Extrait cité:
○ ○ ○ ○ ○
Littérature - Delphine REGUIG

DELPHINE REGUIG Faire preuve de « sympathie historique »

12 mai 2021. Delphine Reguig, professeure de littérature française du XVIIe siècle, et chercheuse au sein de l’Institut d’Histoire des Représentations et des Idées dans les Modernités (IHRIM), est nommée membre senior de l’Institut Universitaire de France à compter du 1er octobre 2021 et pour une durée de 5 ans.

©Delphine REGUIG

Cinq années durant lesquelles Delphine va s’investir dans un sujet de recherche qui la passionne : l’imaginaire de la temporalité tel qu’il a été constitué par la monarchie absolue dans l’Ancien Régime entre la fin des guerres de religion et la Révolution française. Pour cela, elle collabore avec des chercheurs de domaines variés : historiens, historiens de l’art ou des sciences, philosophes, juristes, linguistes, ce qui permet de croiser les regards pour mieux comprendre la culture de cette période.

« L’idée est de montrer comment les rois ont travaillé à manipuler la représentation que leurs sujets se faisaient du temps,  en donnant par exemple au présent une valeur politique toute particulière » explique Delphine.
○ ○ ○ ○ ○
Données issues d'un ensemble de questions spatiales
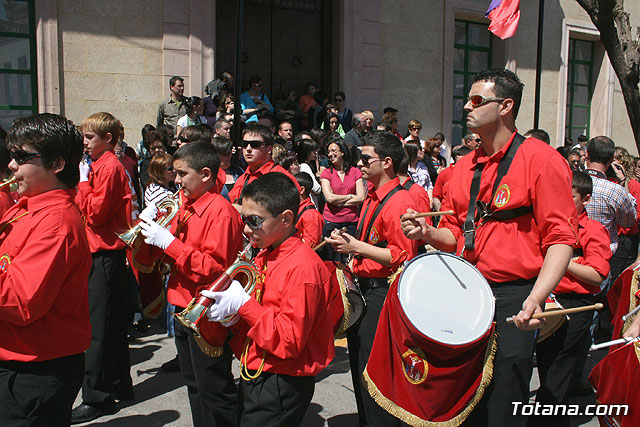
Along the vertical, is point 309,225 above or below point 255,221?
below

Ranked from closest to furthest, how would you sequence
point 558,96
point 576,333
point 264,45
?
point 576,333 < point 264,45 < point 558,96

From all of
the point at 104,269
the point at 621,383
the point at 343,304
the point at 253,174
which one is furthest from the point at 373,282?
the point at 104,269

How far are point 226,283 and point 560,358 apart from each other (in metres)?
2.46

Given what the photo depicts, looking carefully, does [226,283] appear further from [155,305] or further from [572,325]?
[572,325]

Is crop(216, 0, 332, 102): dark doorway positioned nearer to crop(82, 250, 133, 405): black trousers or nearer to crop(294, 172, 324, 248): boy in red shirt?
crop(294, 172, 324, 248): boy in red shirt

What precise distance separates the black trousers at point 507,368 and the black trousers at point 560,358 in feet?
4.25

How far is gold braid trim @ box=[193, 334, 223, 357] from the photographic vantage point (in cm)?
342

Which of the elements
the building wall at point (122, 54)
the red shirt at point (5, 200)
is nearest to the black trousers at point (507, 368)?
the red shirt at point (5, 200)

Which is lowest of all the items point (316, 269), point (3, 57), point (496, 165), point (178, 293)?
point (178, 293)

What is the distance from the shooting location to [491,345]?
2781 mm

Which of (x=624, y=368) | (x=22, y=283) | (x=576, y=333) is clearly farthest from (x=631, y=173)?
(x=22, y=283)

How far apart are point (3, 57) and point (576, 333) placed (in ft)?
29.0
○ ○ ○ ○ ○
Énoncé:
Dites si chacune des affirmations suivantes concorde avec le texte sur Delphine Reguig, en répondant par oui ou par non et en citant exactement les mots décisifs du texte.
1. Delphine Reguig est nommée membre senior de l'Institut Universitaire de France pour cinq ans.
2. Elle mène ses recherches seule, sans travailler avec des spécialistes d'autres disciplines.
3. Son sujet de recherche couvre la période comprise entre la fin des guerres de religion et la Révolution française.

Réponse:
1. Oui : « à compter du 1er octobre 2021 et pour une durée de 5 ans ».
2. Non : « elle collabore avec des chercheurs de domaines variés ».
3. Oui : « entre la fin des guerres de religion et la Révolution française ».